There's nothing predictable about an offense that's predicated on the defense's movement. If spread concepts like read/option and RPO's were predictable then they wouldn't be so successful. If a single play has 2 or 3 options then how is it predictable?

I’m not buying it. Sure, that sounds good in theory but in reality every respectable D we face has a good idea what we are doing.

We just ran up the middle on 2nd down again.

Well cause we're not good at it! LOL

Don’t you think CMR can do some counters, motions, bootlegs, reverses, etc, to keep the D guessing? I just don’t understand it.

You can't really run counter if you can't get movement on the interior, We don't have road grading interior linemen (excited for Sciafe and Reed). Plus we have suspect feet when moving. Any leakage from the middle kills anything counter

We've tried to run some boot action, but again unless it's a naked bootleg you need to pull an OG to pass protect.

With our oline we need to stay away from anything that is long developing like reverses, counters, bootlegs.
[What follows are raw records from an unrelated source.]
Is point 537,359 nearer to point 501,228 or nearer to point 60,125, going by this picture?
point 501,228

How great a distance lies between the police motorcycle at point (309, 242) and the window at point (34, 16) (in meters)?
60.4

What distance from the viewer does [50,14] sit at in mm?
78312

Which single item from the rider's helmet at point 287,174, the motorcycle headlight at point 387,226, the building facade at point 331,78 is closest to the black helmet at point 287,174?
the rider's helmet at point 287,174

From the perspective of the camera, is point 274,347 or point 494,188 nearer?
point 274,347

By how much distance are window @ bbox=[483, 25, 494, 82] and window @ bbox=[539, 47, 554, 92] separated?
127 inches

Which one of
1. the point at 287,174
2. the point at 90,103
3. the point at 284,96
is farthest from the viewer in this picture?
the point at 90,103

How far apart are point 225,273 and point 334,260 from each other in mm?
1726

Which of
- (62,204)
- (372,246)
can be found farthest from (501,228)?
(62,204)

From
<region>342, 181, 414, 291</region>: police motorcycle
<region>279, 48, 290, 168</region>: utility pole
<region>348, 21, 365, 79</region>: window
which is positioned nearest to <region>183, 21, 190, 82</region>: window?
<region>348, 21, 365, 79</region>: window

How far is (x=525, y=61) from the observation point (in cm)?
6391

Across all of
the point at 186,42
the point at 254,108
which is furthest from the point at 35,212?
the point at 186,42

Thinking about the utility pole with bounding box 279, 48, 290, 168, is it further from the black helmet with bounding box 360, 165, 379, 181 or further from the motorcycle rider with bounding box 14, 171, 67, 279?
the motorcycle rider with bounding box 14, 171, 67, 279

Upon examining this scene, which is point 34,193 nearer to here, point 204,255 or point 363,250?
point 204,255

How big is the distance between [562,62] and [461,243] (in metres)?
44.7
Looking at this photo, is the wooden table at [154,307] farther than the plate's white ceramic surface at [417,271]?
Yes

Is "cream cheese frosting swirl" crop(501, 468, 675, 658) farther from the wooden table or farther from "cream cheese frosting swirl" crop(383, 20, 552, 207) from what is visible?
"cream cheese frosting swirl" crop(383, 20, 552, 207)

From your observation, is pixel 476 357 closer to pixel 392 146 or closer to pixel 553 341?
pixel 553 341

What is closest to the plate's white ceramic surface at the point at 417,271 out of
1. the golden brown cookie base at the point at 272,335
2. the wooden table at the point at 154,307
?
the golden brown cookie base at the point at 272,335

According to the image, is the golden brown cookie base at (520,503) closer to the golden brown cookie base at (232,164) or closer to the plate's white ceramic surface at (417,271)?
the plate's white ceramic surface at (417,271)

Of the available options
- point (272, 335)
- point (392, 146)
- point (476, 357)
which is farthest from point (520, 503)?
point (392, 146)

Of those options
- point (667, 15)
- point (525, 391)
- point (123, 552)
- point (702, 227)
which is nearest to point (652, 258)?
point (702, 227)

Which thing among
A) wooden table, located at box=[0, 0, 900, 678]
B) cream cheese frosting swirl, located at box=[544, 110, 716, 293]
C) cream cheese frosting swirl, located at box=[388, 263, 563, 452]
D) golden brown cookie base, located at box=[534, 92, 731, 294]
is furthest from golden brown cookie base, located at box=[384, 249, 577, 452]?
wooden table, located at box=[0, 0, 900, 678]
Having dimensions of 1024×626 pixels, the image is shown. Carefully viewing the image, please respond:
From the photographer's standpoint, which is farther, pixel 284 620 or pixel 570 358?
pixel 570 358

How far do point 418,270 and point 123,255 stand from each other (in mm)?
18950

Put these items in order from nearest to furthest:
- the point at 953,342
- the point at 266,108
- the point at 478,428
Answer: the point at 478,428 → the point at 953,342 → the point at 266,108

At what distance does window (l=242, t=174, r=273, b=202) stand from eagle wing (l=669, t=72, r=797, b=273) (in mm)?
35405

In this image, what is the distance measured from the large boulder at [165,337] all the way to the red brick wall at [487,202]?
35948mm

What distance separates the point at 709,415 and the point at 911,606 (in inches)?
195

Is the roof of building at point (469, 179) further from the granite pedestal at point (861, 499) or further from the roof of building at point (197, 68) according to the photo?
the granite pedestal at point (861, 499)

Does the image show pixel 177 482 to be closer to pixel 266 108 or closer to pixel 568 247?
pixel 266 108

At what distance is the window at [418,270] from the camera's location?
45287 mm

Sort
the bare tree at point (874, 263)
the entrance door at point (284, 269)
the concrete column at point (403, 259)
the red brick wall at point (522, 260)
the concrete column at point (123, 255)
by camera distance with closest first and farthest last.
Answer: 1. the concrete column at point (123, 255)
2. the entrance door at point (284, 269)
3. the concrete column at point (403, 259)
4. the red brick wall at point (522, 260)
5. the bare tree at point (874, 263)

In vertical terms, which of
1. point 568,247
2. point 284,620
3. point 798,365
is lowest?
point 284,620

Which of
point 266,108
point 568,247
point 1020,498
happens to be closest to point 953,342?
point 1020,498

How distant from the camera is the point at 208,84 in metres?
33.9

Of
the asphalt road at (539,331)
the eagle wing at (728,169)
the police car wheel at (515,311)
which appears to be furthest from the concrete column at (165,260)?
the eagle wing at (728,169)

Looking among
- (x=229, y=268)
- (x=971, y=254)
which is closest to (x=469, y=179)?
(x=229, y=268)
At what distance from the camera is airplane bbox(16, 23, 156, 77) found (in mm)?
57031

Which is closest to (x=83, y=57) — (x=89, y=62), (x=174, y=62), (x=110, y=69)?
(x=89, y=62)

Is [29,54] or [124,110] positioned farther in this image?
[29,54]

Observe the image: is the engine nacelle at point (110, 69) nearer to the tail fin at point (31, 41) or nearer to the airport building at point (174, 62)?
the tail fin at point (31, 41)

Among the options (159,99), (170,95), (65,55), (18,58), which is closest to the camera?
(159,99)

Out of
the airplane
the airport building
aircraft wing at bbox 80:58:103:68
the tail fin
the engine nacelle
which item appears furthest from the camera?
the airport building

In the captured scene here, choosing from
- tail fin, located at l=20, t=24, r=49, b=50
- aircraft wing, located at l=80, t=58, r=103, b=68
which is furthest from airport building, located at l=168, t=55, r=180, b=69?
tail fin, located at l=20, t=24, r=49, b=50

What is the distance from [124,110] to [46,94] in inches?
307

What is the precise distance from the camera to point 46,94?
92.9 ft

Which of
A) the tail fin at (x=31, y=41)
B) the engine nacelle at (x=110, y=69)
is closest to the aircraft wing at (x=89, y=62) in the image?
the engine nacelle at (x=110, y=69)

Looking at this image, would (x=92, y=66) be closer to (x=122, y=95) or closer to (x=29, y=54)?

Especially with the talent were about to see at DT in the next couple of weeks`

IMO the motion thing is overblown, but that's just my opinion.
 
There's nothing predictable about an offense that's predicated on the defense's movement. If spread concepts like read/option and RPO's were predictable then they wouldn't be so successful. If a single play has 2 or 3 options then how is it predictable?

I’m not buying it. Sure, that sounds good in theory but in reality every respectable D we face has a good idea what we are doing.

We just ran up the middle on 2nd down again.

Well cause we're not good at it! LOL

Don’t you think CMR can do some counters, motions, bootlegs, reverses, etc, to keep the D guessing? I just don’t understand it.

You can't really run counter if you can't get movement on the interior, We don't have road grading interior linemen (excited for Sciafe and Reed). Plus we have suspect feet when moving. Any leakage from the middle kills anything counter

We've tried to run some boot action, but again unless it's a naked bootleg you need to pull an OG to pass protect.

With our oline we need to stay away from anything that is long developing like reverses, counters, bootlegs. Especially with the talent were about to see at DT in the next couple of weeks`

IMO the motion thing is overblown, but that's just my opinion.

Well we've been running a ton of buck-sweep the past few games...
So apparently Richt thinks our OL can move.
 
I would like to see the qb under center occasionally.

Our short yardage run game has been a mess all year. I think more traditional run game would be an improvement in short yardage.